--- Begin Supplied records ---

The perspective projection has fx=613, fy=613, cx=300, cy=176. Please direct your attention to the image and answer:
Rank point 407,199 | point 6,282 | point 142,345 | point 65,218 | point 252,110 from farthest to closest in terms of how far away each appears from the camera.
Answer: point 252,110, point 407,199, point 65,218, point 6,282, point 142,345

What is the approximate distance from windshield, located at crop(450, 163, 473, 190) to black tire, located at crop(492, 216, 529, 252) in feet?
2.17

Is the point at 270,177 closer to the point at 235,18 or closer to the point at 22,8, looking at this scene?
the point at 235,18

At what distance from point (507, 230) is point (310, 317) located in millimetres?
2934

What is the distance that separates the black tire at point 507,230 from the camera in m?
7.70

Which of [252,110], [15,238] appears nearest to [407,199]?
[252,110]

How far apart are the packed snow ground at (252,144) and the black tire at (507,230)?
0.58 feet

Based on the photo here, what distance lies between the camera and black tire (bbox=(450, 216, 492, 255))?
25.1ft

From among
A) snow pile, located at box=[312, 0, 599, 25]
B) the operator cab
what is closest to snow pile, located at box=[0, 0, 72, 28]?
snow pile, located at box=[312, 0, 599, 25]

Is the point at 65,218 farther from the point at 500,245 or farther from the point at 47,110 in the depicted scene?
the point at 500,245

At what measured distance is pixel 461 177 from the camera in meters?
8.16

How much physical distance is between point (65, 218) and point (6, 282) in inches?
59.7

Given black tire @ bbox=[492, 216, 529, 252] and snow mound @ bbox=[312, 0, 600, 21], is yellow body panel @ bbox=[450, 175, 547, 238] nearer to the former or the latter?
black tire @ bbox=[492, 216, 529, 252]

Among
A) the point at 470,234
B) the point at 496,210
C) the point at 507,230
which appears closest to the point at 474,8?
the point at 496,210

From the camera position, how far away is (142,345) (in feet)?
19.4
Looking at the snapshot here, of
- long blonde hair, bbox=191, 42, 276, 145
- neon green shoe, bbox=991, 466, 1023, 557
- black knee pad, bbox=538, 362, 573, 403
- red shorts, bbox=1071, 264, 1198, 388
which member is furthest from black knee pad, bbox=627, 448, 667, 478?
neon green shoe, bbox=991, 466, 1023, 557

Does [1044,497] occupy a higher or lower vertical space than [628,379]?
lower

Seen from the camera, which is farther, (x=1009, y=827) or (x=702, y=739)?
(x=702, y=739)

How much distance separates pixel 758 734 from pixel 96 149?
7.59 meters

--- End Supplied records ---

Task directions> Repeat the entries above exactly, leaving nothing out.

Reply>
The perspective projection has fx=613, fy=613, cx=300, cy=176. Please direct your attention to the image and answer:
Rank point 407,199 | point 6,282 | point 142,345 | point 65,218 | point 252,110 from farthest to closest in terms of how far away each appears from the camera.
Answer: point 252,110, point 407,199, point 65,218, point 6,282, point 142,345

What is the approximate distance from windshield, located at crop(450, 163, 473, 190) to black tire, located at crop(492, 216, 529, 252) in feet?
2.17

Is the point at 270,177 closer to the point at 235,18 or closer to the point at 22,8, looking at this scene?
the point at 235,18

At what distance from point (507, 230) is point (310, 317) located in millimetres?
2934

What is the distance that separates the black tire at point 507,230 from the camera in m?
7.70

Which of [252,110], [15,238] appears nearest to [407,199]?
[252,110]

How far apart are the packed snow ground at (252,144) and the black tire at (507,230)?
0.58 feet

Based on the photo here, what distance lies between the camera and black tire (bbox=(450, 216, 492, 255))?
25.1ft

From among
A) snow pile, located at box=[312, 0, 599, 25]
B) the operator cab
what is closest to snow pile, located at box=[0, 0, 72, 28]?
snow pile, located at box=[312, 0, 599, 25]

Is the point at 65,218 farther from the point at 500,245 or farther from the point at 47,110 in the depicted scene?
the point at 500,245

At what measured distance is pixel 461 177 from the camera in meters?
8.16

How much physical distance is between point (65, 218) and point (6, 282) in inches?
59.7

Given black tire @ bbox=[492, 216, 529, 252] and snow mound @ bbox=[312, 0, 600, 21], is yellow body panel @ bbox=[450, 175, 547, 238] nearer to the former or the latter?
black tire @ bbox=[492, 216, 529, 252]

Among
A) the point at 470,234
B) the point at 496,210
C) the point at 507,230
which appears closest to the point at 474,8?
the point at 496,210

From the camera position, how far away is (142,345) (in feet)?
19.4
Looking at the snapshot here, of
- long blonde hair, bbox=191, 42, 276, 145
- neon green shoe, bbox=991, 466, 1023, 557
- black knee pad, bbox=538, 362, 573, 403
- red shorts, bbox=1071, 264, 1198, 388
which member is furthest from black knee pad, bbox=627, 448, 667, 478?
neon green shoe, bbox=991, 466, 1023, 557

Does [1044,497] occupy a higher or lower vertical space than [628,379]?
lower

Seen from the camera, which is farther, (x=1009, y=827) or (x=702, y=739)?
(x=702, y=739)

How much distance separates pixel 758 734 from pixel 96 149?
7.59 meters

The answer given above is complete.